The Russian government wants to exempt state media from financial scrutiny to avoid being labeled “foreign agents” because they are not prone to foreign influence.
The proposal comes after Russia labeled the independent news sites Meduza and VTimes “foreign agents,” jeopardizing their futures by discouraging advertisers and levying steep fines for auditing violations.
Russia’s Ministry of Digital Development, Communications and Mass Media submitted a draft bill for discussion Monday requiring only commercial, and not state media, to be subjected to financial audits.
“Attempts to influence Russian information space from the outside with the aim of biased informing and creating a distorted picture of political reality can only take place in relation to commercial media,” it said.

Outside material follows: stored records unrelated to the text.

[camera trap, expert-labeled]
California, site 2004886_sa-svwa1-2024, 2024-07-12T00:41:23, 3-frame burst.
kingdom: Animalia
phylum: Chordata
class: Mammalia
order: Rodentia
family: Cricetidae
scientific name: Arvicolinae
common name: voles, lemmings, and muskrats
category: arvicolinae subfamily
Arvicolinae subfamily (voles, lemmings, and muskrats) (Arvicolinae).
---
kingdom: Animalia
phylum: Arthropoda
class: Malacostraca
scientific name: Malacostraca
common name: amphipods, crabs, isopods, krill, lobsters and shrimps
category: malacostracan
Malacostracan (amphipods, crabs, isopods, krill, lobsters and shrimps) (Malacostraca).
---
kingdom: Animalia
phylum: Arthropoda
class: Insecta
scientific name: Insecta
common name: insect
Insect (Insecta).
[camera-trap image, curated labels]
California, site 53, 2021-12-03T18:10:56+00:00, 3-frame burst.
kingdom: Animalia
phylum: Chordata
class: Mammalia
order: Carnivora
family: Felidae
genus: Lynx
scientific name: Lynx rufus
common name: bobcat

State media, the ministry added, “are of strategic importance for ensuring the defense and security of the state [and] are aimed at achieving state, social and other public interests.”
Public debate of the proposed bill is scheduled by June 7 before it is submitted to parliament.
Current law requires every Russian media outlet to report on foreign funding once every three months to alert consumers about “foreign-funded materials that endanger the interests of Russian society.”
Russian law allows any individual or group that receives any amount from abroad to be labeled a “foreign agent.”
Labeled individuals and groups are required to report their activities and finances in rigorous audits and face steep fines for violations. Other media outlets are also required to clearly label the designated entities as “foreign agents” and face fines if they don’t.
Rights groups and Western institutions have criticized Russia’s “foreign agent” law for stifling free speech and independent media.